Vehicles or vessels of different kinds are provided with panes to make it possible for the crew to look out from the interior of the vehicle, to cover sights, searchlights etc. The panes, which are transparent to the useful radiation used for the purpose, which can be IR or UV radiation but preferably light visible to the eye, are usually made of glass. When IR radiation is used, they are made of e.g. germanium. If the panes are used in combat vehicles, they should provide good defensive capability. Therefore they have a considerable thickness, in many cases more than 50 mm, and are made of laminated glass, for instance a number of sheets of toughened glass with intermediate layers of some polymer.
Modern combat vehicles should have stealth properties which are obtained, for instance, by a suitable design with flat hard surfaces. The surfaces are arranged to reflect as much as possible of the enemy radiation away from the enemy transmitter/receiver. This first enemy radiation usually comprises radar beams which are used for reconnaissance and by homing devices, but can also be some other electromagnetic radiation such as UV or laser radiation. If the vehicles have uncoated glass panes letting through radar beams, these will penetrate into the interior of the vehicle. There they will be reflected once or several times before they return to the transmitter more or less randomly. If the beams are also reflected by corner reflectors, which are often present in the interior, a considerable part of the beams is reflected back, resulting in deteriorated stealth properties.
This inconvenience is prevented by the glass panes according to prior art being arranged to reflect the radar beams so that they will be directed away from the transmitter in the same way as described above for the other parts of the vehicle. The reflection is achieved by the pane comprising, for instance, a layer which reflects radar beams and which, like the pane itself, is transparent to the useful radiation used for the purpose.
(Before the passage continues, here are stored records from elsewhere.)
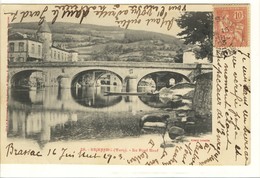 Carte Postale Ancienne Brassac - Le Pont Neuf - Brassac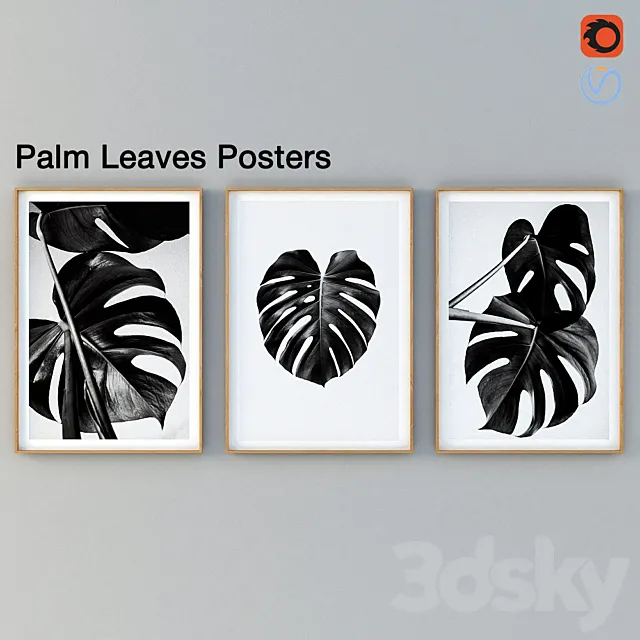 Palm Leaves Posters 3D Model Palm Leaves Posters 3D Model
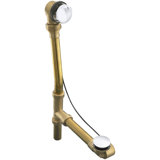 Escale Bath 1.5" Leg Tub Drain with Overflow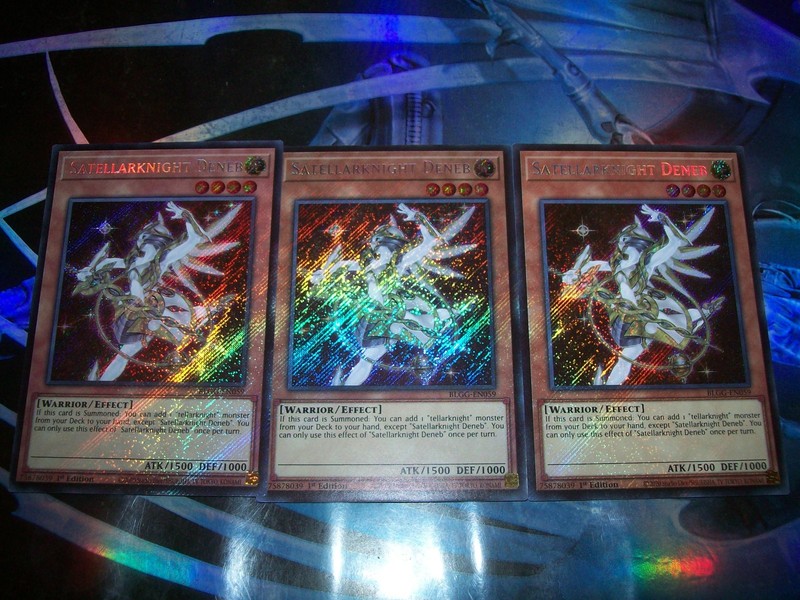 3x Satellarknight Deneb 1st Edition Secret Rare BLGG-EN059 Yu-Gi-Oh!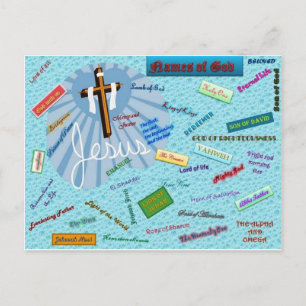 Names of God Postcard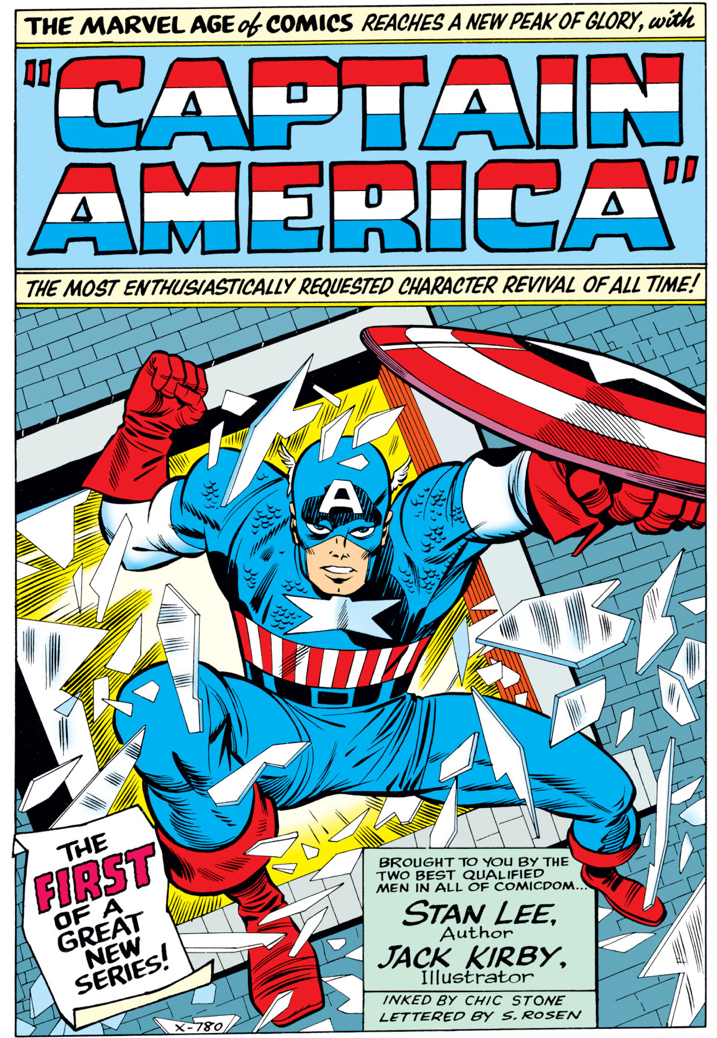 Captain America by Stan Lee and Jack Kirby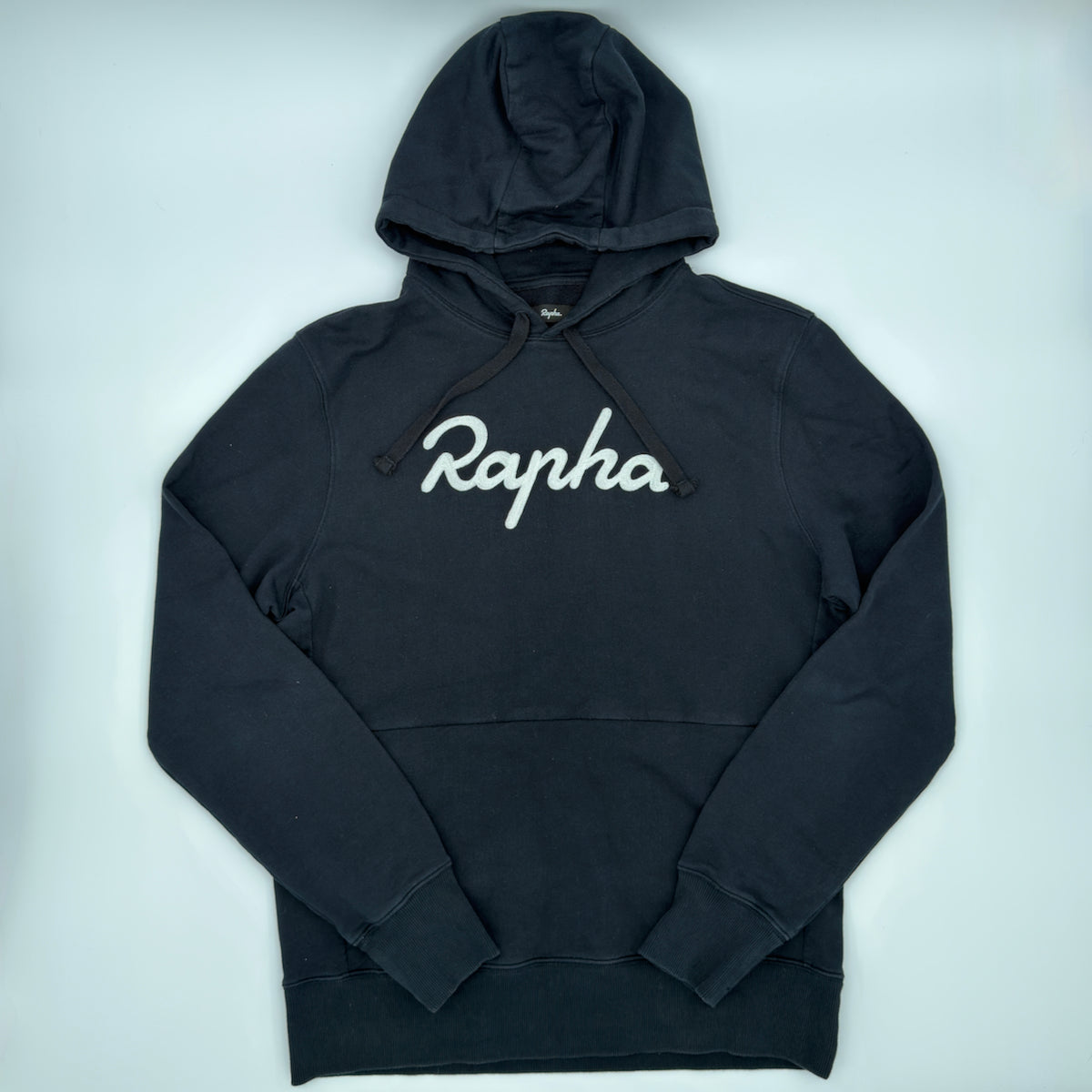 Rapha Men’s Logo Pullover Hoodie - Black - Very Good Used Condition
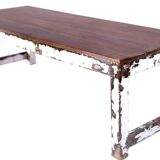 Burmese teak coffee table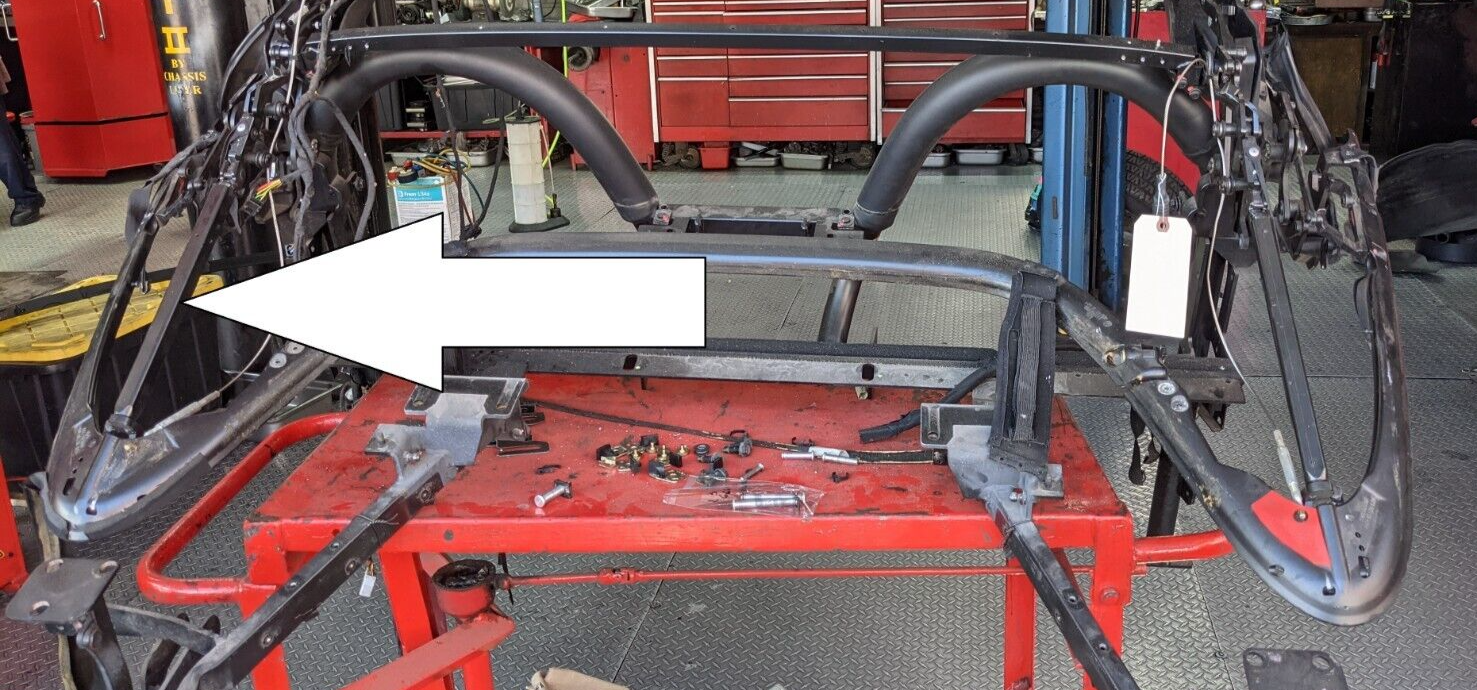 FERRARI 360 SPIDER PARTS CAPOTE CONVERTIBLE TOP LEFT REAR FRAME SUPPORT 2L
If this layer is inserted in the pane a distance down from its outer face, corner reflectors are obtained in the corners of the pane between two of the adjoining edge surfaces of the pane and the reflective layer. With this layer arranged deep down in a thick pane, the back reflection from these corner reflectors will be considerable.
Corner reflectors will, of course, not be formed if the reflective layer according to prior art is arranged on the outer face of the pane or if the pane is arranged to be reflective in some other way. The reflection may act by interference or holography but is preferably arranged by means of an electrically conductive layer of e.g. metal or metal oxide. The layer has such a thickness that visibility is not prevented but still has so low resistance that effective reflection for radar beams is obtained. Examples of materials used are gold, indium oxide and tin oxide. The latter coatings are usually preferred since they do not, like gold, cause colouring of the transmitted light.
An outer face which is highly reflective for radar has the drawback that it can get very high reflectance also for a second radiation used by the enemy. This is usually also electromagnetic radiation, which like the first enemy radiation is often used for reconnaissance and homing purposes. Specifically, the second radiation is IR radiation which as a rule is used passively and for which the pane surface, with a metal or metal oxide coating, will have very high reflectance. Since the glass material that is usually to be found in a pane does not let IR radiation through from the interior of the vehicle, the radiation from the pane, which can be perceived by an IR instrument, depends on the natural radiation of the pane as well as reflected radiation. The natural radiation depends on temperature and emittance of the body surface. In general, emittance is very low when reflectance is very high like in this case.
The other parts of the vehicle have much higher emittance than the radar-reflecting pane, usually 0.8-0.9 instead of 0.2 or less for the pane. The temperature of the other parts is usually approximately the same as that of the pane, since both of them are largely determined by the temperature of their common inner spaces. These other parts will therefore emit a radiation intensity which thus is 4-5 times greater than that of the pane since the characteristic temperatures are the same and the intensity is determined by the emittances of the surfaces.
As mentioned above, the coated pane's reflectance for IR radiation is very high. The radiation of the pane therefore consists mainly of reflection of the IR radiation from the surroundings. On stealth vehicles, the sides are frequently inclined inwards upwards, which means that the panes will reflect IR radiation from the sky. Especially in cloudless nights, a very small amount of radiation comes from the sky. This small amount of radiation thus adds very little to the small amount of emitted radiation.
The total radiation from the panes of the vehicle will thus be much smaller than the radiation from the other parts of the vehicle. By signal processing, this difference can be used to produce images, show symbols for different kinds of targets, program weapons or ammunition etc. In, for instance, image production, the panes will have a change in colour, usually dark fields, on an image of the vehicle which is otherwise light. The size and location of these differently coloured fields in the image of the vehicle facilitate recognition of the vehicle. Since recognition is the basis for an enemy's choice of a successful mode of combating, involving inter alia the choice of suitable tactics and weapons, the existence of these differently coloured fields will be highly detrimental to the vehicle in a combat situation. The mode of combating is different if the target is a heavily armoured tank or a lightly armoured tracked vehicle.